A scatter plot is a graph of plotted points that shows a relationship between two sets of quantitative data (referred to as bivariate data). Scatter plots are composed of "dots" (points) on a set of coordinate axes. Do NOT connect the dots!

Statisticians and quality control technicians spend a good deal of time gathering sets of data to determine if relationships exist between the sets. Scatter plots are a popular and effective way of graphing data to display patterns, trends, relationships and an occasional extraordinary value located apart from the other values. Let's see an example.

 Does studying for that Final Exam really help your score? Does one event really affect the other?

The data in the table at the right shows the data for fifteen students as to their Final Exam scores and the number of hours they spent studying for that exam.

The scatter plot below displays this data. The plot appears to show that the longer students studied, the higher their examination scores.

According to this survey of 15 students studying for the same examination, it appears that the answer to our initial question is "yes", studying does affect your score. At least, the answer is "yes", for this particular group of students.

 Student Hours Studying Final Exam Score 1 1 50 2 2 70 3 2 68 4 3 60 5 4 55 6 4 75 7 5 90 8 6 70 9 6 80 10 7 75 11 7 80 12 7 90 13 8 85 14 8 98 15 9 95
NOTE: A scatter plot is not necessarily a function. It is often the case where the same x-value may have more than one corresponding y-value, such as (6,70) and (6,80).

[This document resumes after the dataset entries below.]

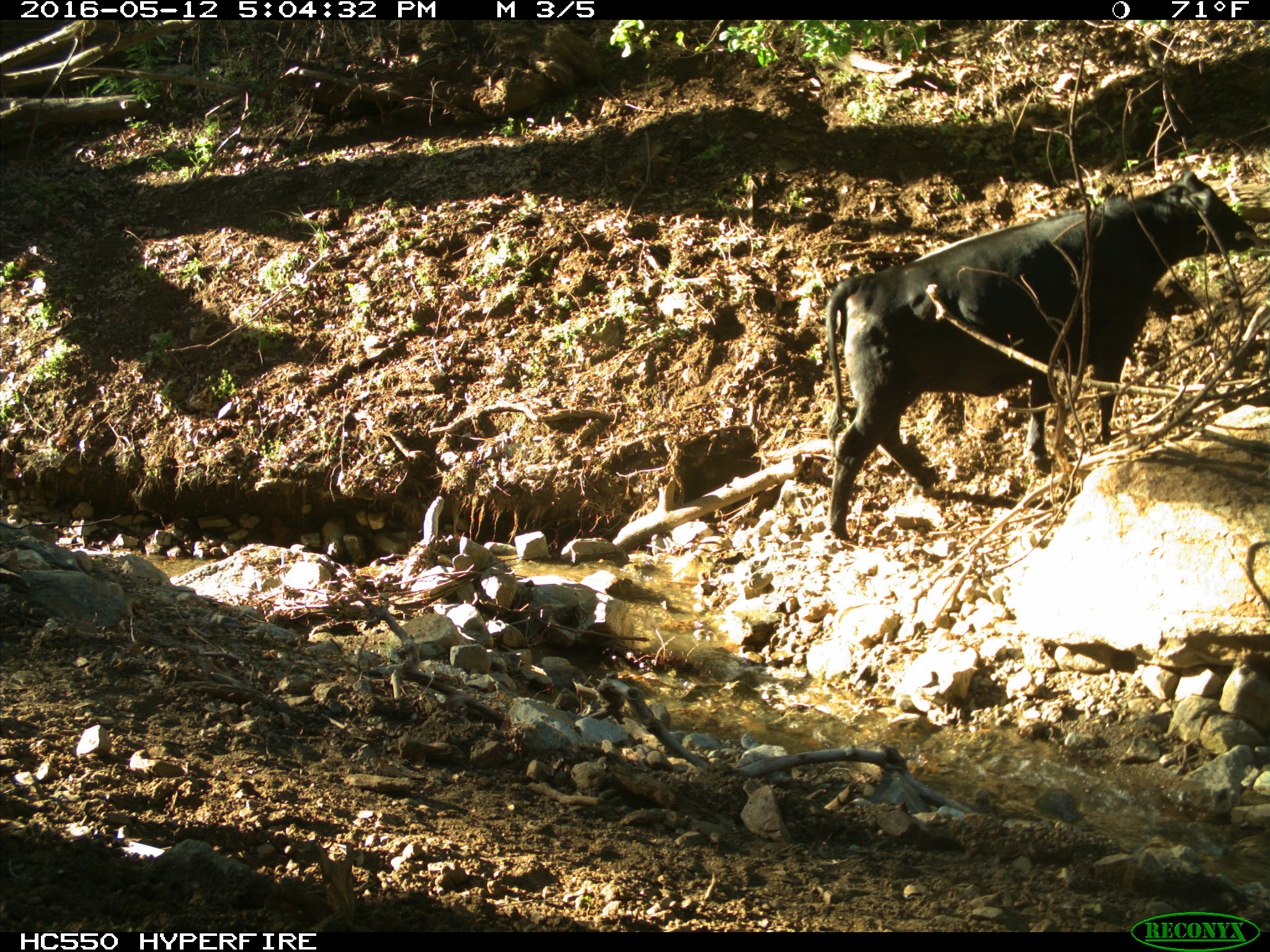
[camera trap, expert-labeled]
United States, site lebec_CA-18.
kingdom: Animalia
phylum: Chordata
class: Mammalia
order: Artiodactyla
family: Bovidae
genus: Bos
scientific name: Bos taurus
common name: domestic cow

Notice how the data in the graph could resemble a straight line rising from left to right. When working with scatter plots, if is often useful to represent the data with the equation of a straight line, called a "line of best fit", or a "trend" line. Such a line may pass through some of the points, none of the points, or all of the points on the scatter plot.

To see how to prepare a line of best fit by hand and a line of best fit with a graphing calculator, click the link below.

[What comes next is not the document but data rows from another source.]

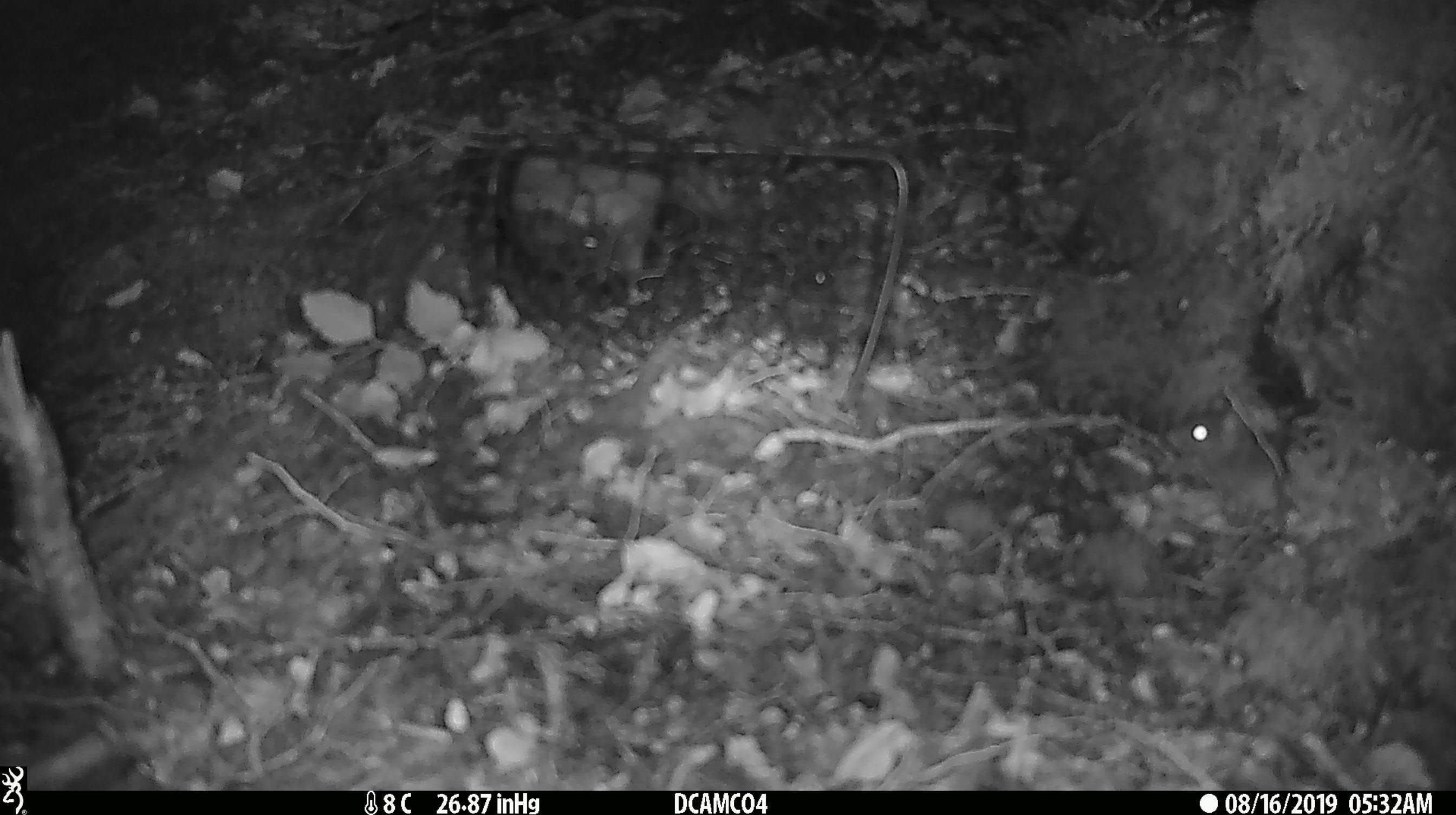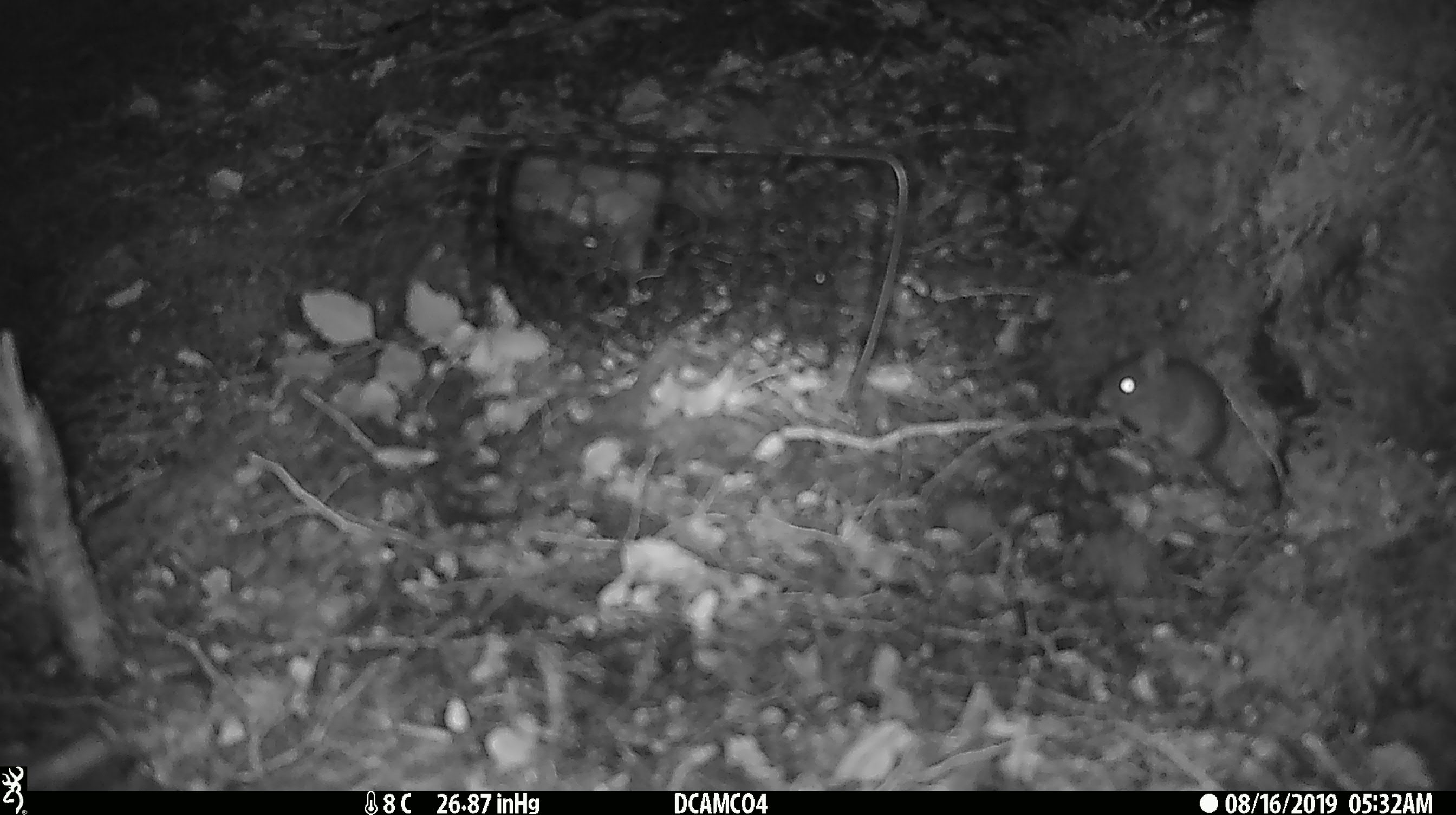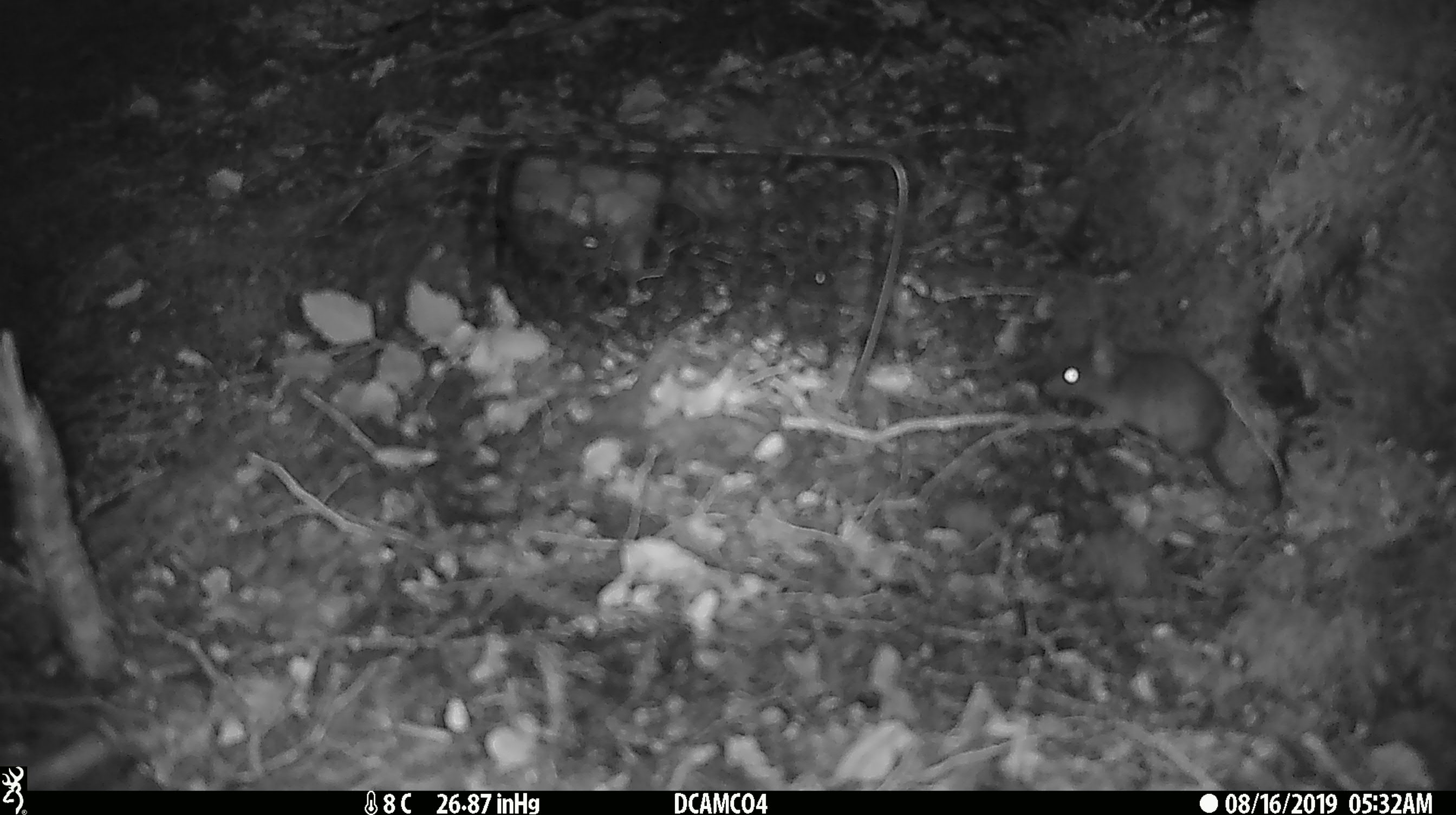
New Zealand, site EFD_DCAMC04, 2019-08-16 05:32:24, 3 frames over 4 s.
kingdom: Animalia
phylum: Chordata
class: Mammalia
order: Rodentia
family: Muridae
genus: Mus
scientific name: Mus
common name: mouse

 What is the line of best fit for our "studying affects scoring" problem?

When finding the line of best fit "by hand", different students may arrive at different answers. So who's answer is the best? You will need a graphing calculator to get the "best" answer.

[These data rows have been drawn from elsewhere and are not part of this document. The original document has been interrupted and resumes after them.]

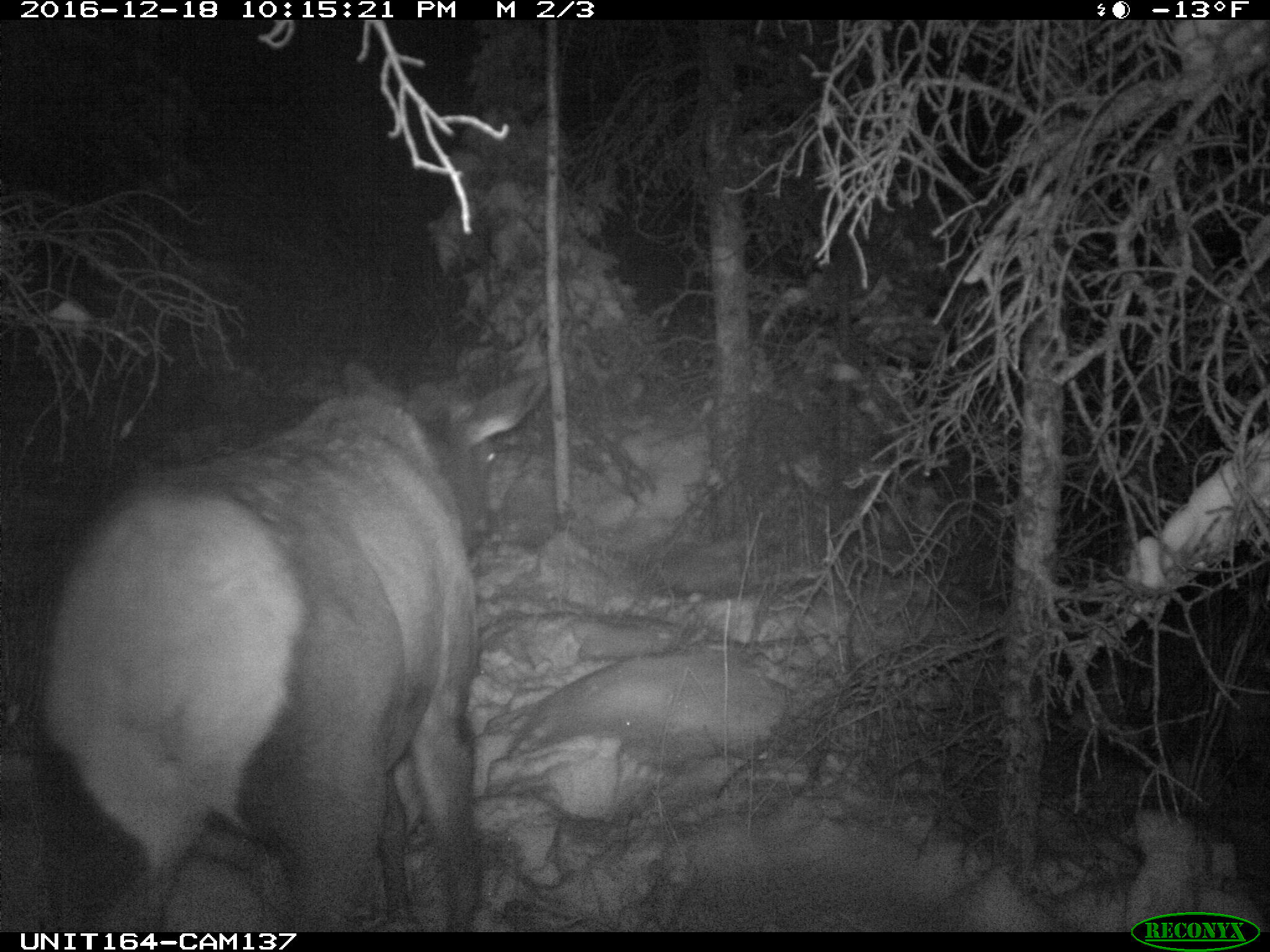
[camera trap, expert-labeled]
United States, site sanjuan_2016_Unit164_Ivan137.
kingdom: Animalia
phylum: Chordata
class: Mammalia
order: Artiodactyla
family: Cervidae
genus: Cervus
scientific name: Cervus elaphus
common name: red deer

The graphing calculator computed the line of best fit shown at the right. The equation is:

y = 4.609662577x + 51.78911043

Based upon this equation, we can predict scores given any number of hours spent studying.

Interpolate:
If you are making predictions for values that fall within the plotted values, you are said to be interpolating. For this problem, our plotted values range from x = 1 to x = 9.

Example: Predict the final examination score of a student studying for 5½ hours.
(Substitute the number of hours into the equation for x.)

Score: approximately 77

Extrapolate: If you are making predictions for values that fall outside the plotted values, you are said to be extrapolating. Be careful when extrapolating.  The further away from the plotted values you go, the less reliable is your prediction. For this problem, outside of the plotted values would be x greater than 9 or x less than 1.

Example: Predict the final examination score of a student studying for 12 hours.
(Substitute the number of hours into the equation for x.)

Score: approximately 107

WOW!!! Great score!!
But is it realistic? It is very likely that the top score is 100.
So, in addition to yielding less reliable predictions, extrapolating
may also give completely unrealistic predictions.